:: What is being asked ::
Could you repeat, word for word, only the lines from the one containing "order: Diprotodontia" through the final line of the records below?

______________________________

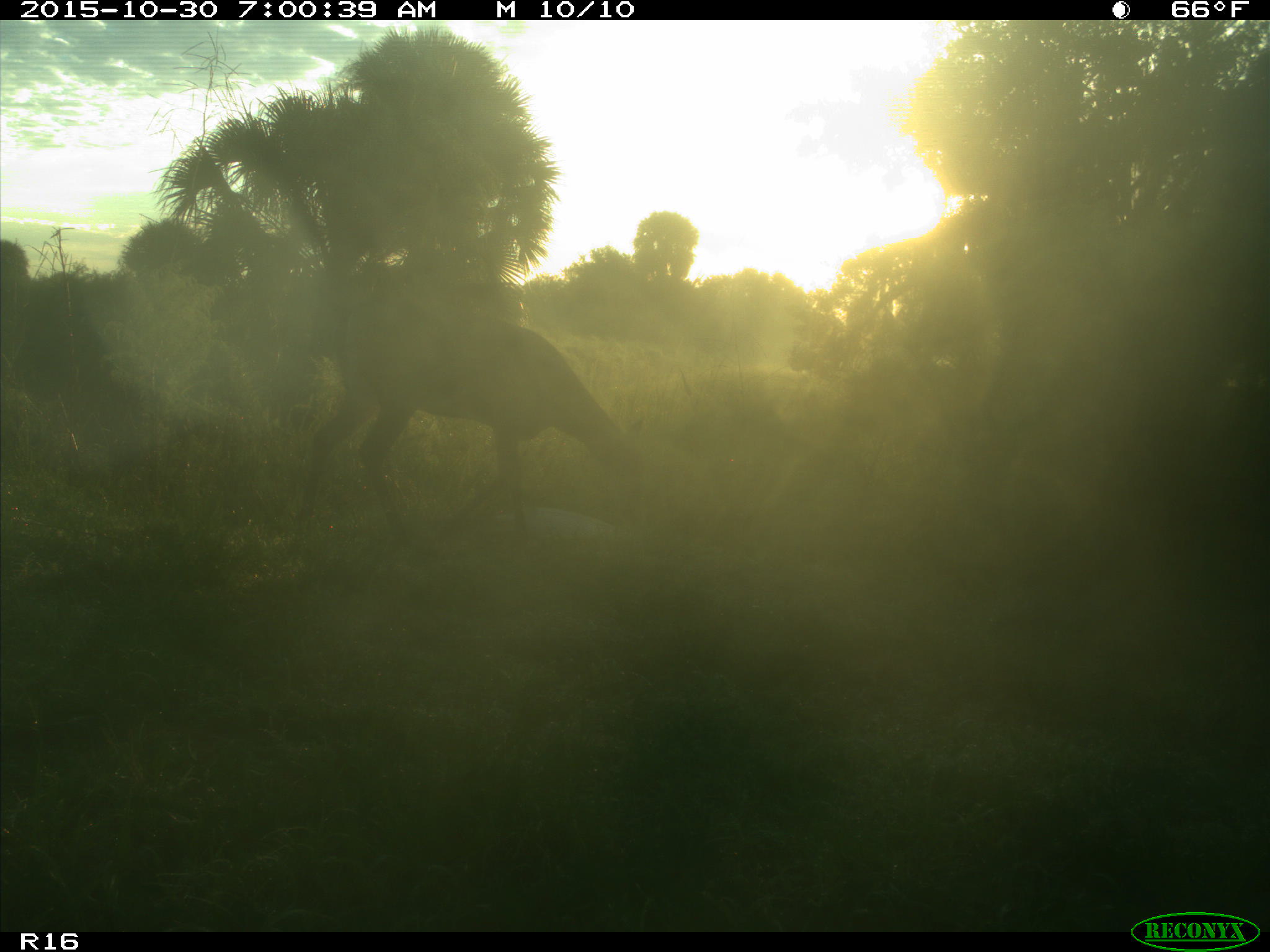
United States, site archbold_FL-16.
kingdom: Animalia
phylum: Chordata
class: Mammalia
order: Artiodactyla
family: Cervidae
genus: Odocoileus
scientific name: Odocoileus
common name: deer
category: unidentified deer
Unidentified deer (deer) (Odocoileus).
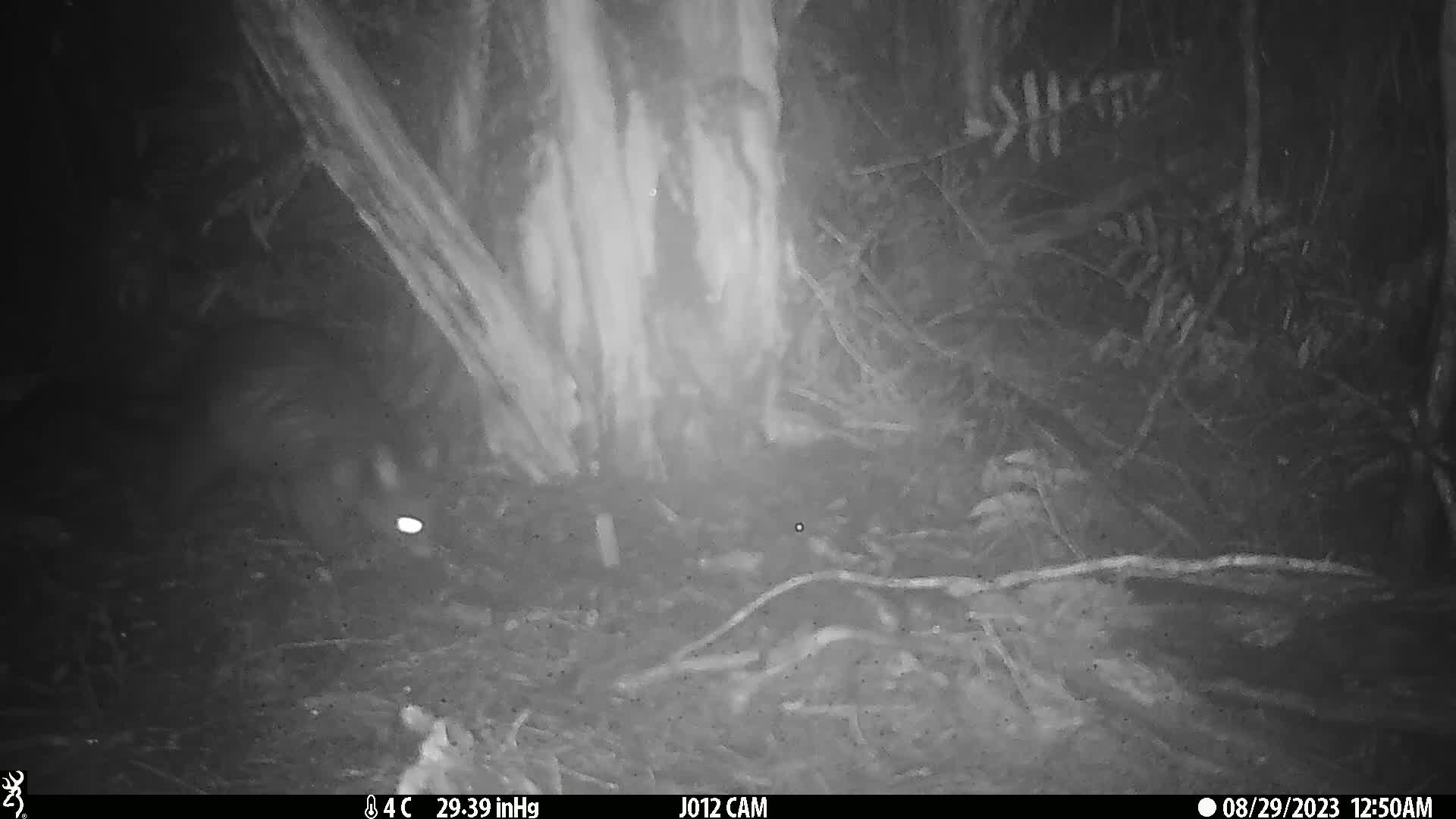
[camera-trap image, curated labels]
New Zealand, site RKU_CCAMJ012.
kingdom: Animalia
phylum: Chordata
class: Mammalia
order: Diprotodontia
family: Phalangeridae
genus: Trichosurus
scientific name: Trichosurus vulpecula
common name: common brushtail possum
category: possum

______________________________

:: Task solution ::
order: Diprotodontia
family: Phalangeridae
genus: Trichosurus
scientific name: Trichosurus vulpecula
common name: common brushtail possum
category: possum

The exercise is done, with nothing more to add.